Мимо двора, по дороге, гурьбой бежали хохлята. Они радостно подпрыгивали, размахивали руками
— Козаки йдуть! Татар везуть! — слышались их звонкие голоса.
— Гетьман! Гетьман иде!
Брюховецкая встрепенулась и испуганно поглядела вдоль большой, тянувшейся в гору дороги. Она не ожидала так скоро своего мужа, и эта неожиданная весть, что он идёт, и радовала, и пугала её. Неужели поход кончен? Не может быть; он не надеялся так скоро вернуться. Притом же она замечала в последнее время, что он часто и долго о чём-то тайно совещался с своими полковниками, рассылал во все концы гонцов и, видимо, что-то таил от неё. Но она и не старалась
Действительно, скоро показались толпы конных и пеших.
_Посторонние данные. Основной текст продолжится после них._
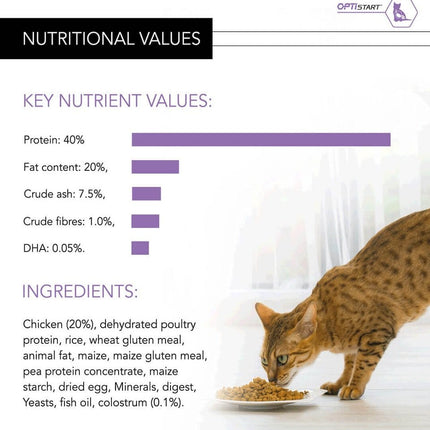 OPTISTART

NUTRITIONAL VALUES

KEY NUTRIENT VALUES:

Protein: 40%

Fat content: 20%,

Crude ash: 7.5%,

Crude fibres: 1.0%,

DHA: 0.05%.

INGREDIENTS:

Chicken (20%), dehydrated poultry protein, rice, wheat gluten meal, animal fat, maize, maize gluten meal, pea protein concentrate, maize starch, dried egg, Minerals, digest, Yeasts, fish oil, colostrum (0.1%).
Они поднимали невообразимую пыль по дороге. Слышались громкие голоса, смех, иногда выкрикивалось начало песни, которая тотчас же и обрывалась. Что-то недоброе слышалось в этих звуках: такой сумятицы при гетмане никогда не было слышно… Это не гетман едет… Нестройная толпа приближалась к гетманскому дому. Русальные песни замолкли, и толпы гулявшего народа, бабы с черепками и ковшами, дивчата в цветах и парубки с ветками любистка в руках или с люльками в зубах сыпнули навстречу двигавшейся толпе. Заходившее солнце освещало всю эту пёструю картину косыми лучами и кидало длинные тени впереди толпы.
Виднее всех выдавался казак в багряном, словно кровь, кармазине. Он размахивал саблей и кричал:
— Шкода москалям верховодити! Годи вже! Попогодували мы их своим тилом? Чам им додому!..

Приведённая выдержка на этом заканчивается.